TNET filed on November 21, 2013.
Lead Underwriters: Deutsche Bank Securities Inc., JP Morgan Securities LLC, Morgan Stanley & Co. LLC
Underwriters: Jefferies LLC, Stifel Nicolaus & Company Inc., William Blair and Co. LLC
TNET offers comprehensive human resource solutions for SMBs, essentially allowing them to outsource their HR functions to TNET. The firm's services are enabled by its proprietary cloud-based platform and include payroll processing, employment law compliance, benefits, and human capital consulting.
TNET's solutions allow its clients to utilize HR resources and provide benefits typically accessible only to much larger companies. The firm served over 8900 clients as of December 31, 2013, and processed over $17 billion in payroll and payroll tax payments for its clients. TNET primarily sells its services through a direct sales force.
TNET offers the following figures in its S-1 balance sheets for the year ended December 31, 2013:
Net Income: $13,147,000.00
Total Assets: $1,434,738,000.00
Total Liabilities: $1,705,100.00
Stockholders' Equity: ($393,240,000.00)
TNET has seen massive revenue growth, accompanied by variable income levels, in recent years. In 2011, 2012 and 2013, TNET's total revenues were $840.4 million, $1.0 billion, and $1.6 billion, respectively. Over the same periods, the firm posted net incomes of $14.8 million, $31.8 million, and $13.1 million, respectively.
TNET competes with both national and regional firms that offer similarly comprehensive HR packages, such as Automatic Data Processing Inc (NASDAQ:ADP) and Insperity Inc. (NYSE:NSP). TNET also competes with smaller, more specialized firms that provide one or more of the services included in TNET's solution.

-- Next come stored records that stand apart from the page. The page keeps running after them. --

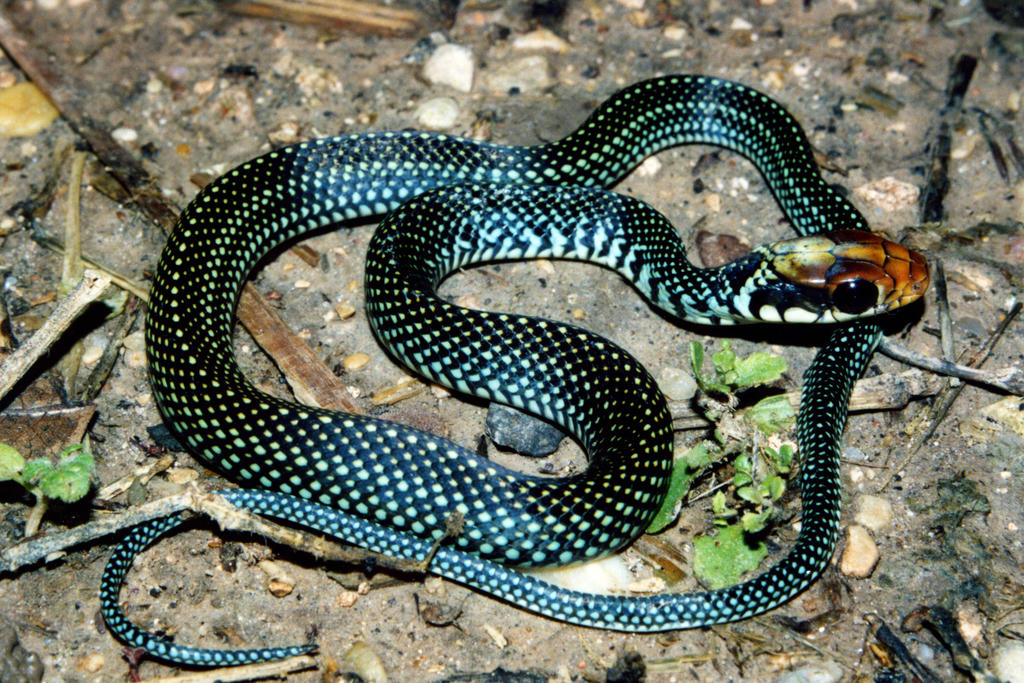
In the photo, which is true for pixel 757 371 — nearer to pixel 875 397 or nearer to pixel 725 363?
pixel 725 363

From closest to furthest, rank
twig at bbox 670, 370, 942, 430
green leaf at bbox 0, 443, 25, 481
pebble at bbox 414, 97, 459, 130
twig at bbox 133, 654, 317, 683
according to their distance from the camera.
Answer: twig at bbox 133, 654, 317, 683, green leaf at bbox 0, 443, 25, 481, twig at bbox 670, 370, 942, 430, pebble at bbox 414, 97, 459, 130

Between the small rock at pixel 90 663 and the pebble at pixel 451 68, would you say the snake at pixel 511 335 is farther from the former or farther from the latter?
the pebble at pixel 451 68

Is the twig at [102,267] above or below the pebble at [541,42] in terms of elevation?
below

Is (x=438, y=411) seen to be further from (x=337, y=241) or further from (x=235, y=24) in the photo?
(x=235, y=24)

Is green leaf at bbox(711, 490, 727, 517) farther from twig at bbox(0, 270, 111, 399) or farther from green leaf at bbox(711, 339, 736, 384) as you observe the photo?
twig at bbox(0, 270, 111, 399)

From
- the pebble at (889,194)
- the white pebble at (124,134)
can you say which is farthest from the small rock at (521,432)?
the white pebble at (124,134)

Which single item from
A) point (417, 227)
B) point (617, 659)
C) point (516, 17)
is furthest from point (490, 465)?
point (516, 17)

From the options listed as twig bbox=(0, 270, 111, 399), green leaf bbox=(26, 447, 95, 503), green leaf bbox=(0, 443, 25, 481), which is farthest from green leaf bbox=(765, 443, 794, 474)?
green leaf bbox=(0, 443, 25, 481)
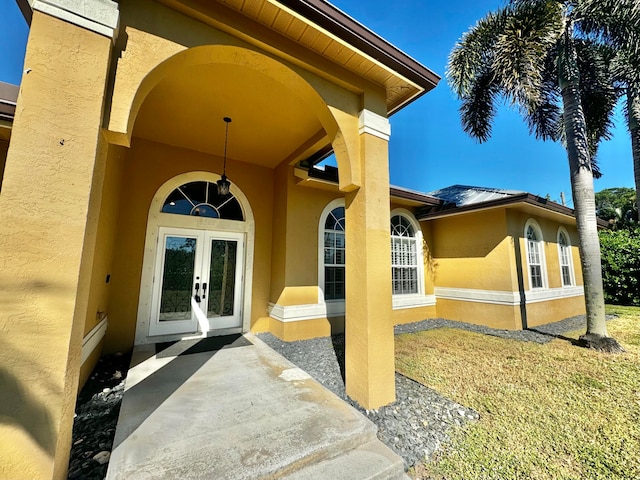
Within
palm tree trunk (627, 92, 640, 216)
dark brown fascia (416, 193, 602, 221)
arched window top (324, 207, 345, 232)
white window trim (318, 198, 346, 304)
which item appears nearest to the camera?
white window trim (318, 198, 346, 304)

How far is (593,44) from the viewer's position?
286 inches

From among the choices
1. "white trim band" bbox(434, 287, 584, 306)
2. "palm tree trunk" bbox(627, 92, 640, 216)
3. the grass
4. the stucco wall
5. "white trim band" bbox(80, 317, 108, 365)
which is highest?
"palm tree trunk" bbox(627, 92, 640, 216)

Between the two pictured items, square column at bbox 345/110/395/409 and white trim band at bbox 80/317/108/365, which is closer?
square column at bbox 345/110/395/409

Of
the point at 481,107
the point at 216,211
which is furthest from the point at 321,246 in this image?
the point at 481,107

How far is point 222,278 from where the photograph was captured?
609 centimetres

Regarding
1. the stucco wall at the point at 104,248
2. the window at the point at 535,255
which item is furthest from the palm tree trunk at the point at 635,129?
the stucco wall at the point at 104,248

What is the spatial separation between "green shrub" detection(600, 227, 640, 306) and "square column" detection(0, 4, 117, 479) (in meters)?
17.7

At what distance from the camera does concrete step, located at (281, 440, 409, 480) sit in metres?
2.13

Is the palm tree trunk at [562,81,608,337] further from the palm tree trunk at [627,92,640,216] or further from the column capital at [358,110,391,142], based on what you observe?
the column capital at [358,110,391,142]

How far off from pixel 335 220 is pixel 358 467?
18.2 ft

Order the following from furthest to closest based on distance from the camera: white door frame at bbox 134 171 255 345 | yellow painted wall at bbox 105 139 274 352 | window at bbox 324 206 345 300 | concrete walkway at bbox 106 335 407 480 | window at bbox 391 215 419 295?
1. window at bbox 391 215 419 295
2. window at bbox 324 206 345 300
3. white door frame at bbox 134 171 255 345
4. yellow painted wall at bbox 105 139 274 352
5. concrete walkway at bbox 106 335 407 480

President and CEO Burton M. Goldfield joined TriNet in 2008. He previously served as CEO of Ketera Technologies Inc., and as Senior Vice President of Worldwide Field Operations at Hyperion Solutions Corporation. He also served in various management positions with Rational Software Corporation. Mr. Goldfield received a B.S. in biomedical engineering from Syracuse University and an M.B.A. from Villanova University.
We're optimistic on this IPO and rate it a buy in the proposed range.

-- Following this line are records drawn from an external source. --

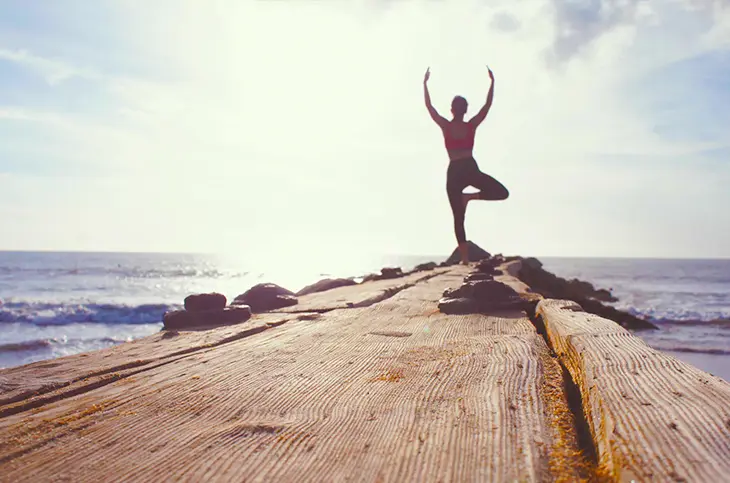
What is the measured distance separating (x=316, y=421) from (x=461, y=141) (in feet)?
20.7

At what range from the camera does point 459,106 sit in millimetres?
6957

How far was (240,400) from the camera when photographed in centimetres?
126

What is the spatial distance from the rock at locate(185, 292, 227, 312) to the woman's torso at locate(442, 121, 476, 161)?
4841 mm

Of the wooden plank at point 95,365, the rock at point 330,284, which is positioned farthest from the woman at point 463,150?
the wooden plank at point 95,365

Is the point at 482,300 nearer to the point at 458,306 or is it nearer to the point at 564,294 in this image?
the point at 458,306

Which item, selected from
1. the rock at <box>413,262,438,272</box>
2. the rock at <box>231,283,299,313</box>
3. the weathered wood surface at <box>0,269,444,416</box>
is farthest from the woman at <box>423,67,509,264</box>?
the weathered wood surface at <box>0,269,444,416</box>

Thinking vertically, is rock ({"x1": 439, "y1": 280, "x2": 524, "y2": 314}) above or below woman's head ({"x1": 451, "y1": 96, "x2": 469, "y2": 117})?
below

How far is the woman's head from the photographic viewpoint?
696 centimetres

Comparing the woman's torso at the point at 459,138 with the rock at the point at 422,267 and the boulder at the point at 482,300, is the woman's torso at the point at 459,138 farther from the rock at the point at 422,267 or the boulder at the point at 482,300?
the boulder at the point at 482,300

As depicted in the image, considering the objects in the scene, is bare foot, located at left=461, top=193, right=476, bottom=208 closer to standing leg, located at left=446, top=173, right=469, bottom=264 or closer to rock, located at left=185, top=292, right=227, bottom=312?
standing leg, located at left=446, top=173, right=469, bottom=264

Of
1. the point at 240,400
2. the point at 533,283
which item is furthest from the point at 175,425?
the point at 533,283

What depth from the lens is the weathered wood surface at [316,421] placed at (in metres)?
0.87

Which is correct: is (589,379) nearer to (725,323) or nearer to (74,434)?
(74,434)

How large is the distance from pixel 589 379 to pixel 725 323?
20309 mm
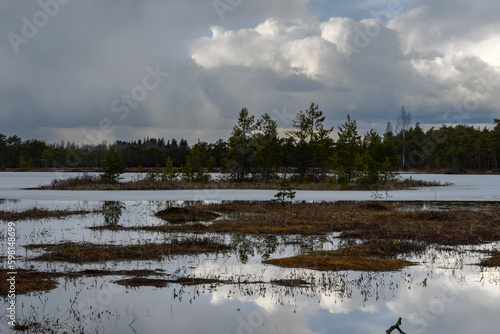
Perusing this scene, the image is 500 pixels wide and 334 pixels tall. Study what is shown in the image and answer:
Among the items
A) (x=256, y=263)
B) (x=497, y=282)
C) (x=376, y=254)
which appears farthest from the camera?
(x=376, y=254)

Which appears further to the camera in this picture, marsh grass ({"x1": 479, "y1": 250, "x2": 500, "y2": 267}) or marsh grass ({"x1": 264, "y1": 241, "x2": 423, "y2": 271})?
marsh grass ({"x1": 479, "y1": 250, "x2": 500, "y2": 267})

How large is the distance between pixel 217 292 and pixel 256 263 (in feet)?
11.6

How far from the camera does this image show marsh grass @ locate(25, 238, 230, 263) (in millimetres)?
15273

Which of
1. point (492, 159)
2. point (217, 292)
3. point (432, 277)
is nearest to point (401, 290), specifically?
point (432, 277)

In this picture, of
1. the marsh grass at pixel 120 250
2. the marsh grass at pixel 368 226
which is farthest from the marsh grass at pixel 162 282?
the marsh grass at pixel 368 226

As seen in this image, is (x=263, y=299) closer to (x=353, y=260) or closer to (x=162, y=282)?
(x=162, y=282)

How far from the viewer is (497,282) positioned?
40.9 feet

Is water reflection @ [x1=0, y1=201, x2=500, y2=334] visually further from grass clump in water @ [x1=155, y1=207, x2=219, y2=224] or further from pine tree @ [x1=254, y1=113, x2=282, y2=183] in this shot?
pine tree @ [x1=254, y1=113, x2=282, y2=183]

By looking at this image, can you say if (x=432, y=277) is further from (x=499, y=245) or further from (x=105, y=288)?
(x=105, y=288)

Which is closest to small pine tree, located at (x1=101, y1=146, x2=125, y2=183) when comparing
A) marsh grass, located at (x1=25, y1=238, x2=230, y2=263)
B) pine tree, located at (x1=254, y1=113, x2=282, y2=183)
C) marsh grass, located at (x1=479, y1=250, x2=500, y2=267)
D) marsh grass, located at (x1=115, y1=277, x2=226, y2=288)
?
pine tree, located at (x1=254, y1=113, x2=282, y2=183)

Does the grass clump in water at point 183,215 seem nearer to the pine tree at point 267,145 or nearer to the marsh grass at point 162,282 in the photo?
the marsh grass at point 162,282

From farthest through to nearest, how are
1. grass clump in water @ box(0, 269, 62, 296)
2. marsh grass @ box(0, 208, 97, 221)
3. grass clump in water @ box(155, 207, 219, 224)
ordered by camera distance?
marsh grass @ box(0, 208, 97, 221), grass clump in water @ box(155, 207, 219, 224), grass clump in water @ box(0, 269, 62, 296)

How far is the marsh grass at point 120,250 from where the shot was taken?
50.1 feet

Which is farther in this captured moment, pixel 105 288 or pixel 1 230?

Though signs of an impending tech correction may put something of a damper on the offering, TNET is expanding its revenues at a full gallop, nearly doubling total revenues over a span of two years.

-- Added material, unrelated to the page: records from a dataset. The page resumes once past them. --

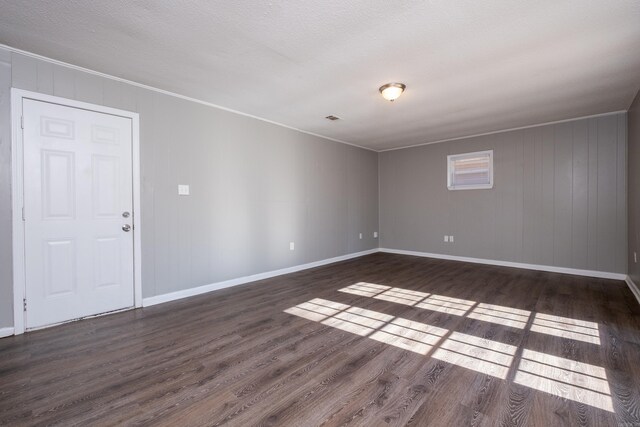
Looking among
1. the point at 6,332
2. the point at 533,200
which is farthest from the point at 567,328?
the point at 6,332

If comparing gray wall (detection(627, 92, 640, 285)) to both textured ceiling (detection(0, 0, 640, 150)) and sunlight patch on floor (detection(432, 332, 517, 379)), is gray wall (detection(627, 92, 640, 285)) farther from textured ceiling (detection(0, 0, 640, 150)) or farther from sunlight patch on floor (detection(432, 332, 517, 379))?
sunlight patch on floor (detection(432, 332, 517, 379))

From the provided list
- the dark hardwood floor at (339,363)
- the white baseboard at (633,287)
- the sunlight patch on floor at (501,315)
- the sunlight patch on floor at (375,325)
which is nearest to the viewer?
the dark hardwood floor at (339,363)

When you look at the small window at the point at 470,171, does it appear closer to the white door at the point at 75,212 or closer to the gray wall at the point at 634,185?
the gray wall at the point at 634,185

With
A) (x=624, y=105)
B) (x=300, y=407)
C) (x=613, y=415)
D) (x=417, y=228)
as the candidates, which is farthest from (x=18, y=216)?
(x=624, y=105)

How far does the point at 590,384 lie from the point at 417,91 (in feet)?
10.2

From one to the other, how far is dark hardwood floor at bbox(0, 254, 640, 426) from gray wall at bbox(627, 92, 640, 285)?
631 mm

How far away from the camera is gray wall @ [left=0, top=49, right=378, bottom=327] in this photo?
2811 millimetres

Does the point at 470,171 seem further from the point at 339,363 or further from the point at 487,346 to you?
the point at 339,363

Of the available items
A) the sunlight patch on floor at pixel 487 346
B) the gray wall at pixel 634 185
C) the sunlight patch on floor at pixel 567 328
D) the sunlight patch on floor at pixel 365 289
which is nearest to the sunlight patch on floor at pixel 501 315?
the sunlight patch on floor at pixel 487 346

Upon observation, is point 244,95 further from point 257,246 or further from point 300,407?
point 300,407

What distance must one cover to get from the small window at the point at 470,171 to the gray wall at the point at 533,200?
116mm

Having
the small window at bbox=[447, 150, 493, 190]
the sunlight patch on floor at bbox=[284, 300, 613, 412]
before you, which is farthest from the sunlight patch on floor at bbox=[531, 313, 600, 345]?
the small window at bbox=[447, 150, 493, 190]

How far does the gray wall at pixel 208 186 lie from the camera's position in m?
2.81

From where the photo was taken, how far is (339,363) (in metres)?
2.12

The firm has impressively managed to turn profits throughout this period of revenue growth. As healthcare and other benefits regulations become increasingly difficult to navigate, we suspect that many SMBs may be attracted to the type of solution that TNET offers.
The firm's experienced executive team should be able to continue to manage the firm's explosive growth effectively and efficiently.
Disclosure: I have no positions in any stocks mentioned, but may initiate a long position in TNET over the next 72 hours. I wrote this article myself, and it expresses my own opinions. I am not receiving compensation for it (other than from Seeking Alpha). I have no business relationship with any company whose stock is mentioned in this article.